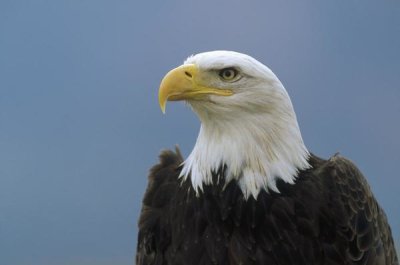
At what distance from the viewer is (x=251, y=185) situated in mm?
3650

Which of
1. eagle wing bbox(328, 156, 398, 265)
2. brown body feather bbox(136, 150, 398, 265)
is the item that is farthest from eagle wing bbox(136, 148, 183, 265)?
eagle wing bbox(328, 156, 398, 265)

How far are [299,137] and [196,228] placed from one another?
887 mm

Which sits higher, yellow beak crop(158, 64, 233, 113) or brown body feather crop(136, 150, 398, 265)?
yellow beak crop(158, 64, 233, 113)

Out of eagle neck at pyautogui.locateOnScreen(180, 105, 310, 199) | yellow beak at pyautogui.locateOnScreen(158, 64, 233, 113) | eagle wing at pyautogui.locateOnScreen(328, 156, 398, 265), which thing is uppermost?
yellow beak at pyautogui.locateOnScreen(158, 64, 233, 113)

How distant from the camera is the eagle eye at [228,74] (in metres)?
3.54

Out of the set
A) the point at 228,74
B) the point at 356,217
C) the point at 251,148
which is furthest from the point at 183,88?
the point at 356,217

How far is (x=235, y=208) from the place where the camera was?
3.67 meters

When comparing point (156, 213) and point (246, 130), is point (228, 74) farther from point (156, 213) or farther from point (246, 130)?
point (156, 213)

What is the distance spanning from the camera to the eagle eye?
354 centimetres

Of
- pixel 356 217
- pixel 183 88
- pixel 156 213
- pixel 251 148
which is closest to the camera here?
pixel 183 88

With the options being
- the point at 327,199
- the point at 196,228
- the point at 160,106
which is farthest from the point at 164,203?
the point at 327,199

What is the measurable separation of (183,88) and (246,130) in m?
0.47

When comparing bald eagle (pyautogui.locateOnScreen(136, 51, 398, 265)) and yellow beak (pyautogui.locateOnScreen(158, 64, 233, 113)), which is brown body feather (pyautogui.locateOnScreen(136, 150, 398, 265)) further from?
yellow beak (pyautogui.locateOnScreen(158, 64, 233, 113))

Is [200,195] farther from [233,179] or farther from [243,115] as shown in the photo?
[243,115]
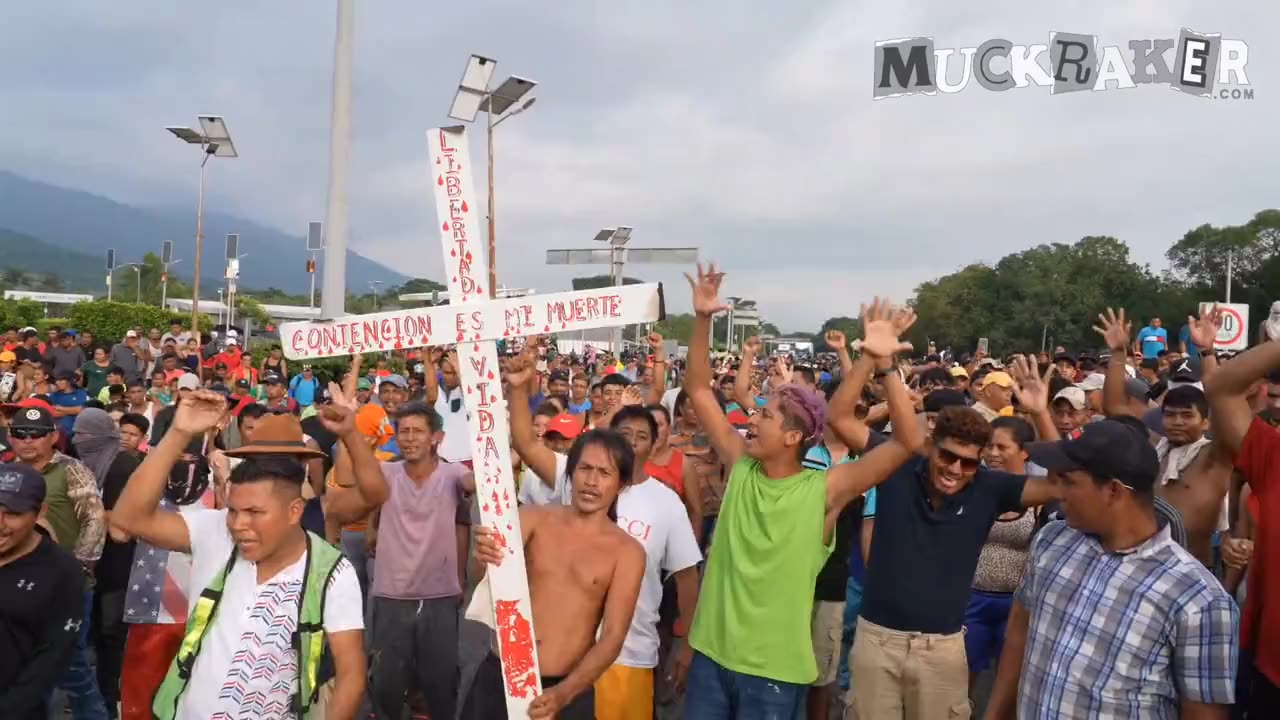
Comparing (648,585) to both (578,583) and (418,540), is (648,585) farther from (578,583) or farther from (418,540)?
(418,540)

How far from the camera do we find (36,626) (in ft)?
11.7

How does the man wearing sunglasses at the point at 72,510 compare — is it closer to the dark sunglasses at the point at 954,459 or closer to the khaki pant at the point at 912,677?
the khaki pant at the point at 912,677

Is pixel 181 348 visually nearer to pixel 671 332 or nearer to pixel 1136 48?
pixel 1136 48

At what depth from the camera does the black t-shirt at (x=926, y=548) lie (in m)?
3.88

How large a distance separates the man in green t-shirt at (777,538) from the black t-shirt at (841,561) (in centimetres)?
119

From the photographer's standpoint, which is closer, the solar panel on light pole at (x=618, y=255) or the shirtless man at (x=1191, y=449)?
the shirtless man at (x=1191, y=449)

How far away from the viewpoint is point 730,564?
3.84 meters

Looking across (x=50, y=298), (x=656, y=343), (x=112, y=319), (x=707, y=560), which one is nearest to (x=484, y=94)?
(x=656, y=343)

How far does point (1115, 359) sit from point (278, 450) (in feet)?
16.0

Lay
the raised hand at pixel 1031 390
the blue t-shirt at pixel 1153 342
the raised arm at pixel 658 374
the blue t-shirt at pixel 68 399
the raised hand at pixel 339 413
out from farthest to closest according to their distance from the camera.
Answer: the blue t-shirt at pixel 1153 342, the blue t-shirt at pixel 68 399, the raised arm at pixel 658 374, the raised hand at pixel 1031 390, the raised hand at pixel 339 413

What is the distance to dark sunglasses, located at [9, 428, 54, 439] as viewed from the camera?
16.2ft

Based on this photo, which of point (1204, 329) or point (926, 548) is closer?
point (926, 548)

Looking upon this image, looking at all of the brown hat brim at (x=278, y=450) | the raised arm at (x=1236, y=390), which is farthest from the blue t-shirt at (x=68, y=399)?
the raised arm at (x=1236, y=390)

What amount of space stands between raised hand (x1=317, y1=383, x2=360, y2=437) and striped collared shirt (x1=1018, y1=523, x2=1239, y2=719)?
2675 mm
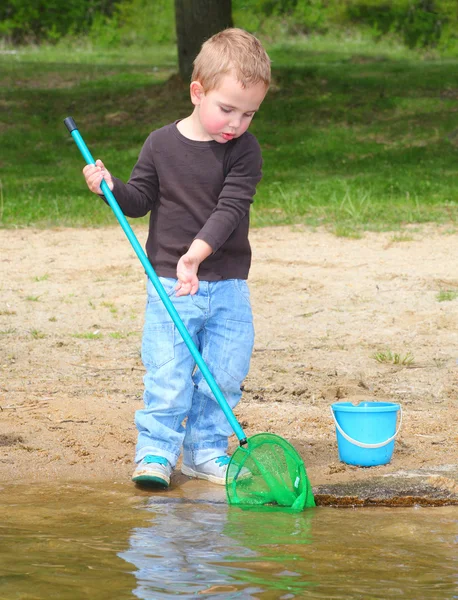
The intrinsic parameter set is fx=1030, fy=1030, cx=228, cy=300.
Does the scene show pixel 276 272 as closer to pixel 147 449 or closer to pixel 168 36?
pixel 147 449

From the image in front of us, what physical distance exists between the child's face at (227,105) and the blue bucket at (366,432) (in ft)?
3.70

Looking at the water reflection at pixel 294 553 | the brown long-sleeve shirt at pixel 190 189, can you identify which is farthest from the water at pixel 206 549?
the brown long-sleeve shirt at pixel 190 189

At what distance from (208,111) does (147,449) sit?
4.14 feet

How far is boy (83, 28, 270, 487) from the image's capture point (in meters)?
3.60

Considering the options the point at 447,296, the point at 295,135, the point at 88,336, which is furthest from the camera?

# # # # #

» **Challenge**
The records shown above are to be repeated exactly, with the pictures left out.

» **Exercise result**
At what distance from the viewer is (x=251, y=185) situated in mm?
3650

Which of
1. eagle wing bbox(328, 156, 398, 265)
2. brown body feather bbox(136, 150, 398, 265)
is the item that is farthest from eagle wing bbox(136, 148, 183, 265)?
eagle wing bbox(328, 156, 398, 265)

How far are [299,137] and [196,228] placed from one another?
887 mm

Which sits higher, yellow beak crop(158, 64, 233, 113) or brown body feather crop(136, 150, 398, 265)?
yellow beak crop(158, 64, 233, 113)

Out of eagle neck at pyautogui.locateOnScreen(180, 105, 310, 199) | yellow beak at pyautogui.locateOnScreen(158, 64, 233, 113) | eagle wing at pyautogui.locateOnScreen(328, 156, 398, 265), which thing is uppermost?
yellow beak at pyautogui.locateOnScreen(158, 64, 233, 113)

How distant from the camera is the eagle eye at [228,74] (in metres)?
3.54

Out of the set
A) the point at 228,74
B) the point at 356,217
C) the point at 251,148
which is furthest from the point at 183,88?
the point at 356,217

How far is (x=235, y=208) from the place where the camera was?
3.67 meters

When comparing point (156, 213) and point (246, 130), is point (228, 74) farther from point (156, 213) or farther from point (246, 130)?
point (156, 213)

What is the distance spanning from the camera to the eagle eye?
354 centimetres

Of
- pixel 356 217
- pixel 183 88
- pixel 156 213
- pixel 251 148
which is closest to the camera here?
pixel 183 88

With the options being
- the point at 327,199
- the point at 196,228
- the point at 160,106
which is farthest from the point at 164,203?
the point at 327,199

What is the measurable separation of (183,88) and (246,130) in m?
0.47

When comparing bald eagle (pyautogui.locateOnScreen(136, 51, 398, 265)) and yellow beak (pyautogui.locateOnScreen(158, 64, 233, 113)), which is brown body feather (pyautogui.locateOnScreen(136, 150, 398, 265)) further from?
yellow beak (pyautogui.locateOnScreen(158, 64, 233, 113))

Is [200,195] farther from [233,179] or farther from [243,115] as shown in the photo?
[243,115]
Comparing (648,585) to both (578,583) and (418,540), is (648,585) farther from (578,583) or farther from (418,540)?
(418,540)

How far from the camera do we find (36,626) (in ft)?
11.7

How does the man wearing sunglasses at the point at 72,510 compare — is it closer to the dark sunglasses at the point at 954,459 or closer to the khaki pant at the point at 912,677?
the khaki pant at the point at 912,677

Is pixel 181 348 visually nearer to pixel 671 332 or nearer to pixel 1136 48?
pixel 1136 48

At what depth from the camera does the black t-shirt at (x=926, y=548) lie (in m)?
3.88

How large a distance separates the man in green t-shirt at (777,538) from the black t-shirt at (841,561) (in centimetres)?
119

From the photographer's standpoint, which is closer, the solar panel on light pole at (x=618, y=255) or the shirtless man at (x=1191, y=449)?
the shirtless man at (x=1191, y=449)

How far away from the viewpoint is point 730,564?
3.84 meters

Looking across (x=50, y=298), (x=656, y=343), (x=112, y=319), (x=707, y=560), which one is nearest to (x=484, y=94)?
(x=656, y=343)

How far does point (1115, 359) sit from point (278, 450) (in feet)?
16.0

Lay
the raised hand at pixel 1031 390
the blue t-shirt at pixel 1153 342
the raised arm at pixel 658 374
the blue t-shirt at pixel 68 399
the raised hand at pixel 339 413
out from farthest to closest according to their distance from the camera.
Answer: the blue t-shirt at pixel 1153 342, the blue t-shirt at pixel 68 399, the raised arm at pixel 658 374, the raised hand at pixel 1031 390, the raised hand at pixel 339 413

What is the distance to dark sunglasses, located at [9, 428, 54, 439] as viewed from the camera?
16.2ft

Based on this photo, which of point (1204, 329) or point (926, 548) is closer?
point (926, 548)

Looking upon this image, looking at all of the brown hat brim at (x=278, y=450) | the raised arm at (x=1236, y=390), which is farthest from the blue t-shirt at (x=68, y=399)?
the raised arm at (x=1236, y=390)

What amount of space stands between raised hand (x1=317, y1=383, x2=360, y2=437) and striped collared shirt (x1=1018, y1=523, x2=1239, y2=719)?
2675 mm
The intrinsic parameter set is fx=1030, fy=1030, cx=228, cy=300.
Does the scene show pixel 276 272 as closer to pixel 147 449 or closer to pixel 168 36?
pixel 147 449

From the image in front of us, what physical distance exists between the child's face at (227,105) and the blue bucket at (366,432) (in ft)?
3.70

Looking at the water reflection at pixel 294 553 | the brown long-sleeve shirt at pixel 190 189, can you identify which is farthest from the water at pixel 206 549?
the brown long-sleeve shirt at pixel 190 189

At what distance from (208,111) does (147,449) sit?
4.14 feet

How far is boy (83, 28, 270, 487) from the image's capture point (in meters)?
3.60

Considering the options the point at 447,296, the point at 295,135, the point at 88,336, which is furthest from the camera?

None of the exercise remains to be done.